RECORDS FOR THIS EXERCISE =>
........

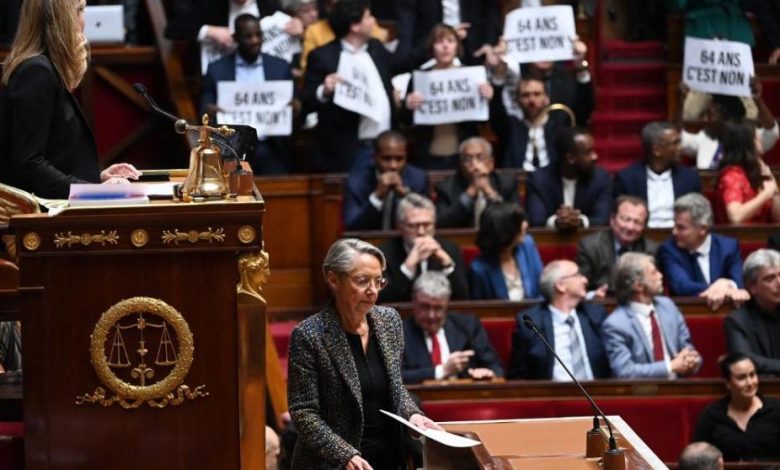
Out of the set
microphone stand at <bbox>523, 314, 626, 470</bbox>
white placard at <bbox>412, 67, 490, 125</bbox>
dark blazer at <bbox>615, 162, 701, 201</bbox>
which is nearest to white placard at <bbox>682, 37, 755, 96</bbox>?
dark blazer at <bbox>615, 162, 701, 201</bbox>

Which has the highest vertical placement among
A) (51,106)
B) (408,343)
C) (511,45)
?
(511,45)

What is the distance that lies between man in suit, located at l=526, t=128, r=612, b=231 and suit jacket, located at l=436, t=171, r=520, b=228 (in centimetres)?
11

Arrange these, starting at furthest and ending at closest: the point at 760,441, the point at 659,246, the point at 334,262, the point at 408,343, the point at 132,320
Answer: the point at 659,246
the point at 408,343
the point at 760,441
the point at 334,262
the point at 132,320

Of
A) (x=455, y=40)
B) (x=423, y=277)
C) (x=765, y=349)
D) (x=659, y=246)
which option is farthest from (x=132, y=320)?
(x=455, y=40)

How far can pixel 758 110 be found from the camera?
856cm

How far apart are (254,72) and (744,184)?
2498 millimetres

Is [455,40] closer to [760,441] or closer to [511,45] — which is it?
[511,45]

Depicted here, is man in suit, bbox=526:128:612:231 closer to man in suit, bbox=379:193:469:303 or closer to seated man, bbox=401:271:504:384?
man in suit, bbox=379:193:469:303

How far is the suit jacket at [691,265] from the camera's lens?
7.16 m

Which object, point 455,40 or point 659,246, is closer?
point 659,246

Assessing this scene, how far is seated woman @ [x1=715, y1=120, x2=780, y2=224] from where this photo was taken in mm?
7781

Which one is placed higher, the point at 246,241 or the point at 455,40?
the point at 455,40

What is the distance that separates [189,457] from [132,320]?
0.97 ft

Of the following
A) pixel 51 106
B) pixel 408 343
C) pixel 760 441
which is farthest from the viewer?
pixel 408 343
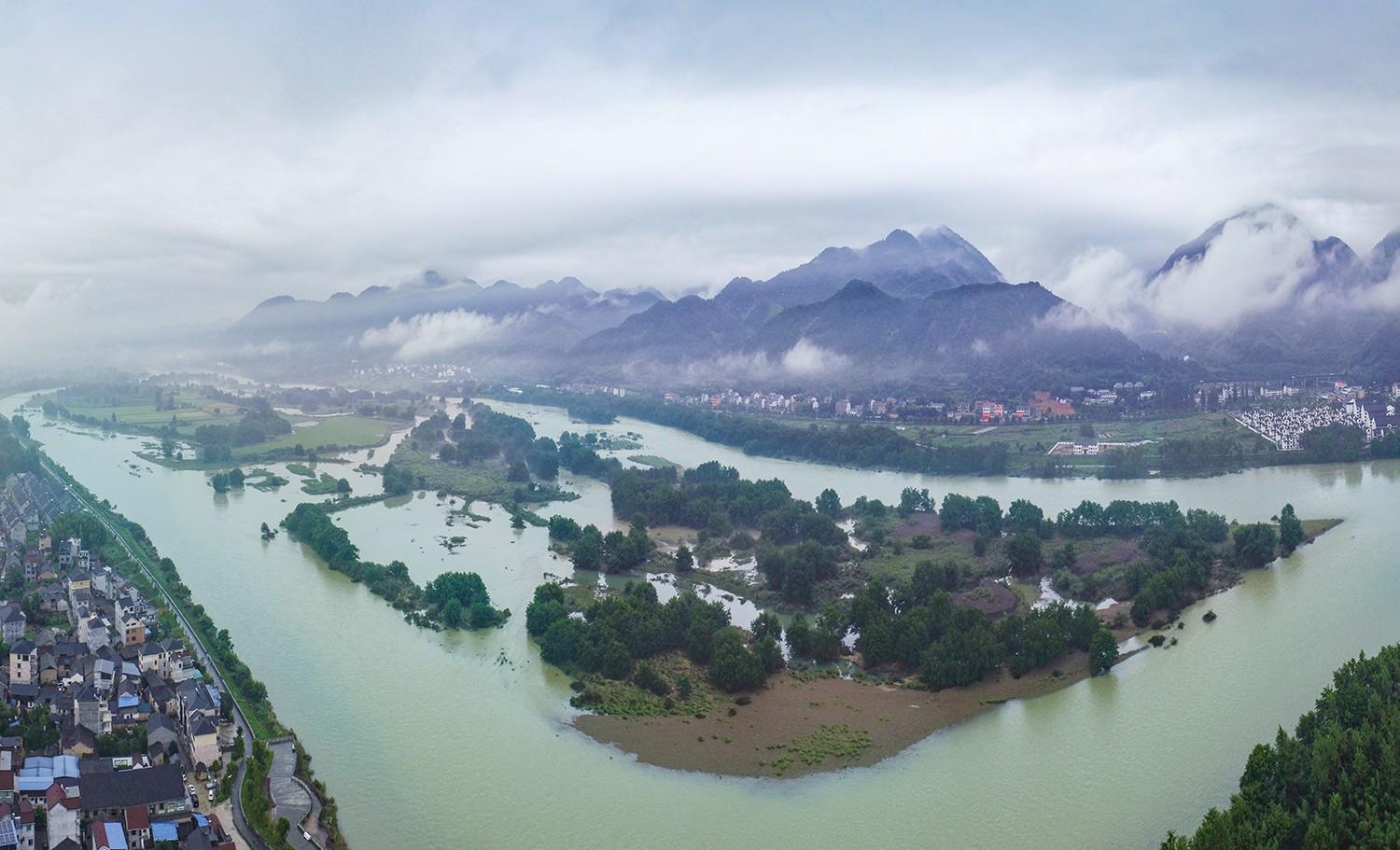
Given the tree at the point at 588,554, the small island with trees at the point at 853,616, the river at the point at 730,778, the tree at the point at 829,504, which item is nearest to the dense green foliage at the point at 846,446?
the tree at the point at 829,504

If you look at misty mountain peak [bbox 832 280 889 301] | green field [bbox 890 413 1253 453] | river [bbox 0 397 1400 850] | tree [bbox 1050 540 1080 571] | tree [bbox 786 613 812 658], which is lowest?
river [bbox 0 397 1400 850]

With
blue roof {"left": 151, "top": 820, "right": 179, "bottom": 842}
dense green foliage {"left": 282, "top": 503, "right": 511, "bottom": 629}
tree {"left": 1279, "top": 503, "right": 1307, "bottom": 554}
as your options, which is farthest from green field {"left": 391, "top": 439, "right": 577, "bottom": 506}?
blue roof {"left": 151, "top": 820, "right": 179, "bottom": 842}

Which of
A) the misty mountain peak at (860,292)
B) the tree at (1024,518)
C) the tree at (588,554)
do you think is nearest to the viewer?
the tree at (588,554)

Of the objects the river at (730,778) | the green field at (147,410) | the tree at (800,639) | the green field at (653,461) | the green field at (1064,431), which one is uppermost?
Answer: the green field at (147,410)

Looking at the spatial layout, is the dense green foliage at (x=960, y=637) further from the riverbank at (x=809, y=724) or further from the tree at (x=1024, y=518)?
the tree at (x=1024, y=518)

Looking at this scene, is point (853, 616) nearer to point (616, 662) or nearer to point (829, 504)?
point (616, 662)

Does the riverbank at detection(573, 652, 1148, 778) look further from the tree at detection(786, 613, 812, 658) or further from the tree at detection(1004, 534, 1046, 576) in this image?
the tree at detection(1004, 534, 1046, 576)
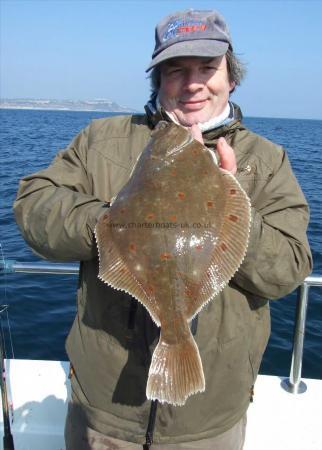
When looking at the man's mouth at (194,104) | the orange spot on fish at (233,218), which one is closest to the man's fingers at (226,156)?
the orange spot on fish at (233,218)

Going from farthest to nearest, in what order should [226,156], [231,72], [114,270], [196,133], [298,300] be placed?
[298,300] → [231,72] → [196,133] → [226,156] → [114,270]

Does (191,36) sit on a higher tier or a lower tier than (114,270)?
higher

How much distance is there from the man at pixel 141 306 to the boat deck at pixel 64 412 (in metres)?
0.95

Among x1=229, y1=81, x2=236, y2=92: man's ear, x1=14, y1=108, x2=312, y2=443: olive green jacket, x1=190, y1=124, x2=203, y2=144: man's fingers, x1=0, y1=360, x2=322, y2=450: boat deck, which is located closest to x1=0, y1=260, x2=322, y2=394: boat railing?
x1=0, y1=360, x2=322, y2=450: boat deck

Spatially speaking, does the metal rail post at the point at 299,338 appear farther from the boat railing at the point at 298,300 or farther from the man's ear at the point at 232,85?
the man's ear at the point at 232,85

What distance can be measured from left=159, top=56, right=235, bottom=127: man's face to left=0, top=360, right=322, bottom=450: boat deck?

........

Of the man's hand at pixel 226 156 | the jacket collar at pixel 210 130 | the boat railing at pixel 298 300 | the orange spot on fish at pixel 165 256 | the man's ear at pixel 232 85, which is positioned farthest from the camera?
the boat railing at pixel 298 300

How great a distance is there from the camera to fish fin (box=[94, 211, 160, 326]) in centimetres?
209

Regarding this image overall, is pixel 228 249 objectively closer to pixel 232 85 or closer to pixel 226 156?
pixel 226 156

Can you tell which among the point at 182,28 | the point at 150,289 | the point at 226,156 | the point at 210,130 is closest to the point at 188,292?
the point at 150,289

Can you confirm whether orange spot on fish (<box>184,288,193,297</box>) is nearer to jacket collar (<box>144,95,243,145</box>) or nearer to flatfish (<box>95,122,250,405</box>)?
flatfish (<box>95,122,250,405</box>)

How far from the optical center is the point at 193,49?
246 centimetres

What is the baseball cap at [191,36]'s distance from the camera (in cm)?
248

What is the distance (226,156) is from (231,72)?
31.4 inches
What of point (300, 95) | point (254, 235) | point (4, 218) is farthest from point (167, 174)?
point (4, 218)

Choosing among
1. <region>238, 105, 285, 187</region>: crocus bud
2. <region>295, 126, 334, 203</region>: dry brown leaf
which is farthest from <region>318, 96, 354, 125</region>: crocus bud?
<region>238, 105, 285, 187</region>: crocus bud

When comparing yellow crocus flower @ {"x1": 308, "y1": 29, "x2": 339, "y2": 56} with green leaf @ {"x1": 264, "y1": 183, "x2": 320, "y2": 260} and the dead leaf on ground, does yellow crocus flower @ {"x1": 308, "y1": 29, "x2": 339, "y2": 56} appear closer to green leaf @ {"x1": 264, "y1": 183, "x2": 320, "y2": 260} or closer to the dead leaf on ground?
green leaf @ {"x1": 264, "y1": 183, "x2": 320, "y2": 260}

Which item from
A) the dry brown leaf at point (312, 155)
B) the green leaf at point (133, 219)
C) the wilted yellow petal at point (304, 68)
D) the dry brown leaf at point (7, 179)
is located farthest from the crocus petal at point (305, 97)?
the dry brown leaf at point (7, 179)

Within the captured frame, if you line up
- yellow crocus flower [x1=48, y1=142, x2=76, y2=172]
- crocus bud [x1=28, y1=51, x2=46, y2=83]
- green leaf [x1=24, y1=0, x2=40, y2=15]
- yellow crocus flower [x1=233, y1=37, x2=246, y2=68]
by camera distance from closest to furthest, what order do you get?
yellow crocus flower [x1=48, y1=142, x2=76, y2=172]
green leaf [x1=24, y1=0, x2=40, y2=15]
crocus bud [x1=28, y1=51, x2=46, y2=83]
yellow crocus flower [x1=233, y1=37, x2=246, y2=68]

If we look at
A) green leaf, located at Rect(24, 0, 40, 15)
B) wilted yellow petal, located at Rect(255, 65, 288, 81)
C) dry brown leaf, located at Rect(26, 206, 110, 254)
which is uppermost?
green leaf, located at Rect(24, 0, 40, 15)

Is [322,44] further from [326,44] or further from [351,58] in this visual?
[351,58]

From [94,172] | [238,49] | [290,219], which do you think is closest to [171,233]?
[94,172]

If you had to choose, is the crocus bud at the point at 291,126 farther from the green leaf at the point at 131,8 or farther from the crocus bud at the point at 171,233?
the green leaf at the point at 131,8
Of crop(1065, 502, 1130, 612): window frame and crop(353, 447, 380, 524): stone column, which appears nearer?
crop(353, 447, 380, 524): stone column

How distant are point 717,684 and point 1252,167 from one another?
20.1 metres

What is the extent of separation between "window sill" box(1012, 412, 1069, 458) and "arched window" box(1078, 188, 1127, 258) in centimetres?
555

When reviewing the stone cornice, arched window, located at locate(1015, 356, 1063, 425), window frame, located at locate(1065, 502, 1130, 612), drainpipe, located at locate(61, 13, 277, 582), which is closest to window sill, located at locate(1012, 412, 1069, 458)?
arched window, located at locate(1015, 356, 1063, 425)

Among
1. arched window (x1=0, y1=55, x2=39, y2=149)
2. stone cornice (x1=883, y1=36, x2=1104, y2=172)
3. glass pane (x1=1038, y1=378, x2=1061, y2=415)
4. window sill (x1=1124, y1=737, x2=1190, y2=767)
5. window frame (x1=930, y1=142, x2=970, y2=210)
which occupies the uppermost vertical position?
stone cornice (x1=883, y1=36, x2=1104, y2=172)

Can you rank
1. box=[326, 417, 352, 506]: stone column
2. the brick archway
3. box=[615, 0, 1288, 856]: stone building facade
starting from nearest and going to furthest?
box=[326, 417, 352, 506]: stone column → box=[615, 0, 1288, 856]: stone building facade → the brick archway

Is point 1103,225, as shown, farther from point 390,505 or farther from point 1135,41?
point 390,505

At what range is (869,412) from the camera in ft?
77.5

........

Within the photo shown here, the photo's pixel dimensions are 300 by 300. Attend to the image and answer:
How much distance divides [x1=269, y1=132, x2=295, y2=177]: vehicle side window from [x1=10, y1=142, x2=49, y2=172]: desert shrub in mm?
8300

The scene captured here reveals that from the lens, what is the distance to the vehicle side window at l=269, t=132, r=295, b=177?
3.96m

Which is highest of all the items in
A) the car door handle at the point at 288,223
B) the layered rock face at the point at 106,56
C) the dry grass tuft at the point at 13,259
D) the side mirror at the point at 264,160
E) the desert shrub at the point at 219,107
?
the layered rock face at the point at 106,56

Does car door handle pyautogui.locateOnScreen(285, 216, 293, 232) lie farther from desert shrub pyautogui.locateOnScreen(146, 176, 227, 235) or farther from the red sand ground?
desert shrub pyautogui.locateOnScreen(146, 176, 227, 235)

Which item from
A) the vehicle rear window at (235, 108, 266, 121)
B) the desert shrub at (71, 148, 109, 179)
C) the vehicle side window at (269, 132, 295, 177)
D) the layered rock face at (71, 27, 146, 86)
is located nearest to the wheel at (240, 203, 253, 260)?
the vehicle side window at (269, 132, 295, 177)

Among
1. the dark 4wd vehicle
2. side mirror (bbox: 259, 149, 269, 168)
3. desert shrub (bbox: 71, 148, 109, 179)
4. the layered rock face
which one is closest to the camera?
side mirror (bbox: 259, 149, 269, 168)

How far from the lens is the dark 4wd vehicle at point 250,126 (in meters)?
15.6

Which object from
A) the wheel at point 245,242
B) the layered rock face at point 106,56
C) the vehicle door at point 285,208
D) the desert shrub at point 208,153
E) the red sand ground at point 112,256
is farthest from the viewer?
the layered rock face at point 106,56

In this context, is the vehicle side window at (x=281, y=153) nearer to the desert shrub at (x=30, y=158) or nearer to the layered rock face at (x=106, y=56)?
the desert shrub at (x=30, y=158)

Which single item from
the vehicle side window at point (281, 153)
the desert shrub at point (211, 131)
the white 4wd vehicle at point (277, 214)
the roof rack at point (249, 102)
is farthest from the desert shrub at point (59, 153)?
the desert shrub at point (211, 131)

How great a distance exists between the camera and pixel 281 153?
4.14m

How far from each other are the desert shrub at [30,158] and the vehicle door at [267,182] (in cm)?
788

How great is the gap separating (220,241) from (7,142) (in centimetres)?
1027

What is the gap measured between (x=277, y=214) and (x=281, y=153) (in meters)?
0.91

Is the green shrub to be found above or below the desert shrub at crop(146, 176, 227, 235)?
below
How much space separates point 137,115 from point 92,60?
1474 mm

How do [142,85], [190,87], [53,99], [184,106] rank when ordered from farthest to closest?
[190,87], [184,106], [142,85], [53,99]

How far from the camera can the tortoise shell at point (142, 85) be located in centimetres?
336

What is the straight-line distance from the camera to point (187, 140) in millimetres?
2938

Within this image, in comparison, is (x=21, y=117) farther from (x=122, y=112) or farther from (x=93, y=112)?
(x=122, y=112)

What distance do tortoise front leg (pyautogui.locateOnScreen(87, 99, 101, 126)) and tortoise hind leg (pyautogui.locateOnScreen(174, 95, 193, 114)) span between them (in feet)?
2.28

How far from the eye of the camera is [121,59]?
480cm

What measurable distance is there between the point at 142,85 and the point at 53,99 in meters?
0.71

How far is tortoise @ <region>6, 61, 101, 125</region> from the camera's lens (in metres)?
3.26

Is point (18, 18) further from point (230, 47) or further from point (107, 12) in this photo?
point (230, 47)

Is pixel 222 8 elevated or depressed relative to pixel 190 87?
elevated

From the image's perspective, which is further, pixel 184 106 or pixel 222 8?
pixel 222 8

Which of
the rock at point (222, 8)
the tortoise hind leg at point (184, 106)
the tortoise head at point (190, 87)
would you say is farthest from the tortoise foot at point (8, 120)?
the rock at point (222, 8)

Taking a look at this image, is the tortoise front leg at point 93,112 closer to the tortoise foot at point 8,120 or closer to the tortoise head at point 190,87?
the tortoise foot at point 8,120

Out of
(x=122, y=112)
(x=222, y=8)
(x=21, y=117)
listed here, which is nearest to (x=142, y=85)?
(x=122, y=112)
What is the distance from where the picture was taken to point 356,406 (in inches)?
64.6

........

PROBLEM TO SOLVE => Which lines of the records above contain the word "flatfish"? Copy each of those lines.

RIGHT ANSWER =>
Can you confirm whether orange spot on fish (<box>184,288,193,297</box>) is nearer to jacket collar (<box>144,95,243,145</box>) or nearer to flatfish (<box>95,122,250,405</box>)?
flatfish (<box>95,122,250,405</box>)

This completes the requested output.